# AUFGABEN
**1.** Übertrage aus dem Seitentext den Abschnitt wortgetreu, der mit den Worten „Das Haus der Toten steht leer.“ beginnt und nach „leben noch hier.“ endet.
**2.** Aktualisiere alle Einträge, indem du „evergreen tree“ überall durch „pine tree“ ersetzt und alles Übrige unverändert lässt. Gib die Bilder in der Antwort nicht mit aus.

# SEITENTEXT
=-=-=

Zehn Jahre nach dem Tsunami in Südostasien: Aus der Versenkung

Vor knapp zehn Jahren überfiel der Tsunami Südostasien. Auch Sri Lanka. In dem Inselstaat erholen sich die Menschen langsam. Viele leiden unter der Erinnerung, und viele leiden unter der Korruption. Und dann sind da noch die versickerten Spenden.

Das Haus der Toten steht im Paradies. Galbokka, ein kleines Dorf an der Südwestküste Sri Lankas, sattgrüne Palmenhaine, goldene Sandstrände, die menschenleer sind. Ruhig und tiefblau liegt das Meer, sanft schwappen Wellen mit weißen Schaumkronen aufs Ufer, hinter dem Strand spenden Avocado-, Bananen-, Mangobäume und Kokospalmen Früchte und Schatten. Das kleine Hotel, das es seit zwei Jahren in Galbokka gibt, ist gut gebucht, paradiesisch, sagen die überwiegend deutschen Gäste.

Das Haus der Toten steht leer. Das Dach ist zur Hälfte eingestürzt, die maroden Wände sind mit Stockflecken übersät, ausgespült ist das Gebäude. Es müsste von Grund auf renoviert werden. Oder abgerissen. Aber hier in Galbokka will es keiner mehr betreten. Weil das kleine Haus zum Haus der Toten wurde, damals, am 26. Dezember 2004, als der Tsunami den Tod auch nach Galbokka brachte. In diesem Haus waren viele Leichen geborgen worden, ertrunken, zerquetscht und erschlagen. Die Geister, sagt man im Dorf, die Geister leben noch hier.

Auch das Meer ist menschenleer. Kaum einer schwimmt in ihm. Manchmal planschen ein paar Jugendliche an einer seichten, von Felsen geschützten Stelle. Wenn die Hotelgäste ihre Badesachen packen, packt Sumidh den Rettungsring. Der 25-jährige Angestellte des Hotels ist Mann für alles und auch für die Sicherheit der Gäste verantwortlich. Das Meer ist gefährlich, sagt er, und heimtückisch, auch jetzt, wo es gelassen und unschuldig daliegt.

=-=-=

[Fragen zu Szenen auf Bildern]
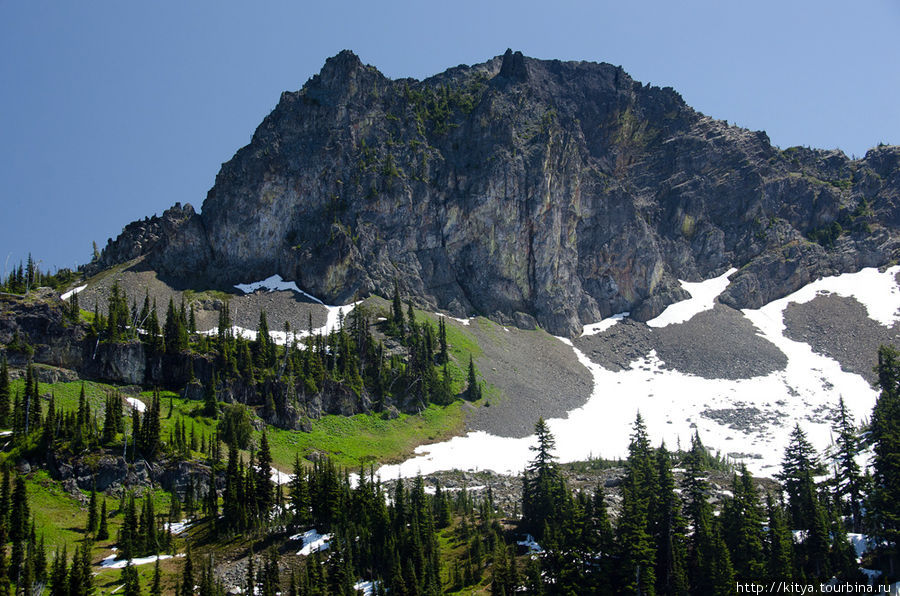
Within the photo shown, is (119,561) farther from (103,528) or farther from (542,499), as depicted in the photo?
(542,499)

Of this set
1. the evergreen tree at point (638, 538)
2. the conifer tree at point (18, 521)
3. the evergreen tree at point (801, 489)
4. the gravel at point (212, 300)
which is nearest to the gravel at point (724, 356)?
the gravel at point (212, 300)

=-=-=

# LÖSUNGEN
**1.**
Das Haus der Toten steht leer. Das Dach ist zur Hälfte eingestürzt, die maroden Wände sind mit Stockflecken übersät, ausgespült ist das Gebäude. Es müsste von Grund auf renoviert werden. Oder abgerissen. Aber hier in Galbokka will es keiner mehr betreten. Weil das kleine Haus zum Haus der Toten wurde, damals, am 26. Dezember 2004, als der Tsunami den Tod auch nach Galbokka brachte. In diesem Haus waren viele Leichen geborgen worden, ertrunken, zerquetscht und erschlagen. Die Geister, sagt man im Dorf, die Geister leben noch hier.

**2.**
Within the photo shown, is (119,561) farther from (103,528) or farther from (542,499), as depicted in the photo?
(542,499)

Of this set
1. the pine tree at point (638, 538)
2. the conifer tree at point (18, 521)
3. the pine tree at point (801, 489)
4. the gravel at point (212, 300)
which is nearest to the gravel at point (724, 356)?
the gravel at point (212, 300)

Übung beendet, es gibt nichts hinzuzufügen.